Unsurprsingly for a CSJ report, the recommendations are wide-ranging and robust. They include:

  • New powers to make it easier to close down “head shops”
  • More resources to clamp down on online sales of legal highs
  • A ‘treatment tax’ added to off-licence alcohol sales to fund rehab for people with alcohol and drug addictions. Under the scheme, a levy of a penny per unit would be added by the end of the next Parliament to fund recovery services to the tune of £1.1billion over the five years.

The proceeds from this treatment tax would be used to fund a network of abstinence based rehabilitation centres. Once these rehab units are in place, it’s not surprising to read that Ian Duncan Smith’s Think Tank recommends that:

  • Drug and alcohol users who don’t “address their addiction” will have their benefits cut and
  • The introduction of a ‘welfare card’ where a proportion of benefits would have to be spent on essentials like food, clothing and travel.
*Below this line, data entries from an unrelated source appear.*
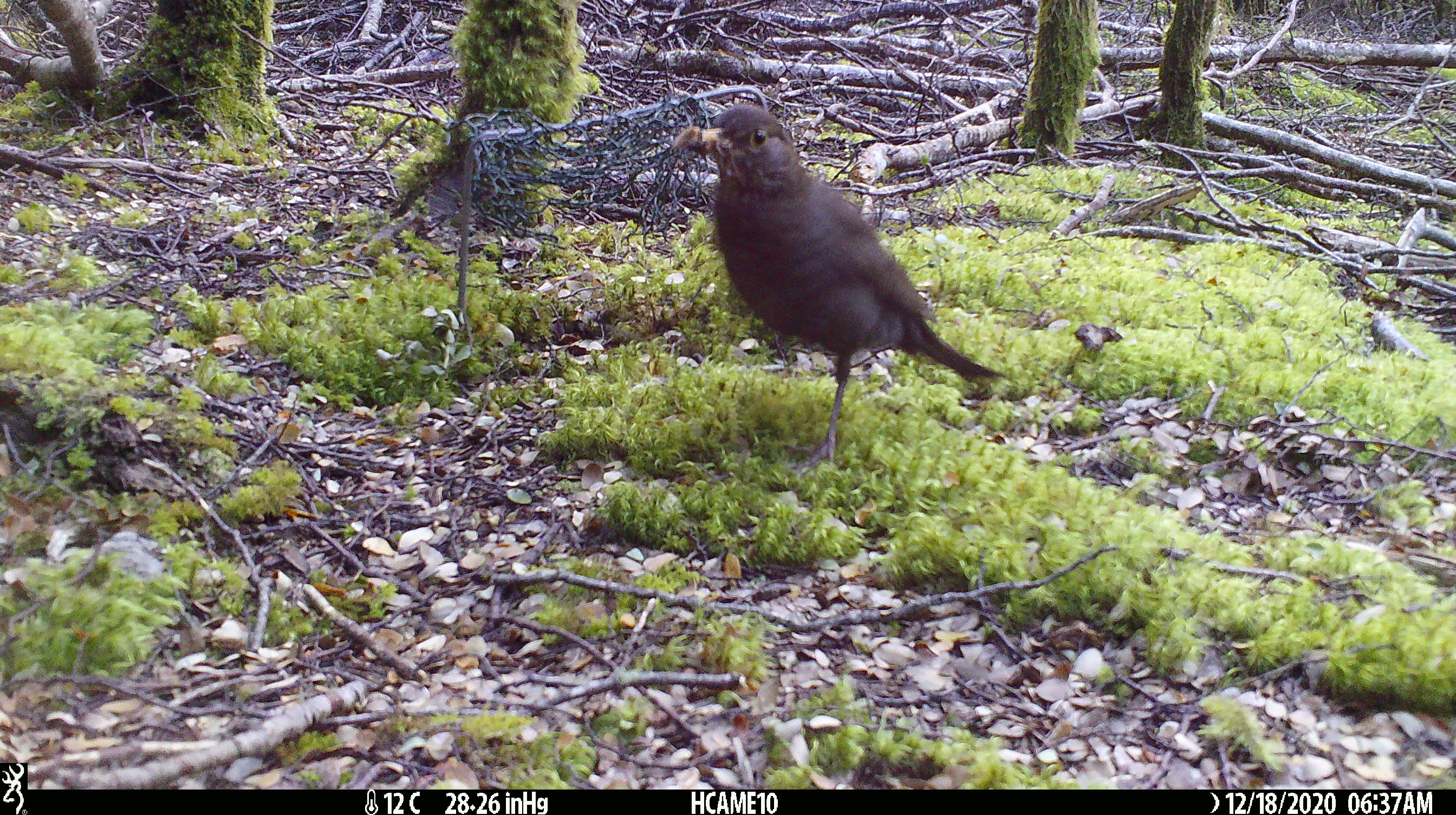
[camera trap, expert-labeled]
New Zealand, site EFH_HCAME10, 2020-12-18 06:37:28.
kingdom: Animalia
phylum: Chordata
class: Aves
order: Passeriformes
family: Turdidae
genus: Turdus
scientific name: Turdus merula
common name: eurasian blackbird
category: blackbird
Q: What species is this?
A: Blackbird (eurasian blackbird) (Turdus merula).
This would apply to alcohol or drug addicts with dependent children who refuse treatment and who have not been in work for a year.

One of the intriguing aspects of the drug recovery movement is the way it attracts equally committed support from both wings of the political spectrum.

I’m very interested in your views – do you think this sort of levy approach would work in the UK? To my mind, it’s the sort of approach that the Scottish Parliament or Welsh Assembly might consider adopting.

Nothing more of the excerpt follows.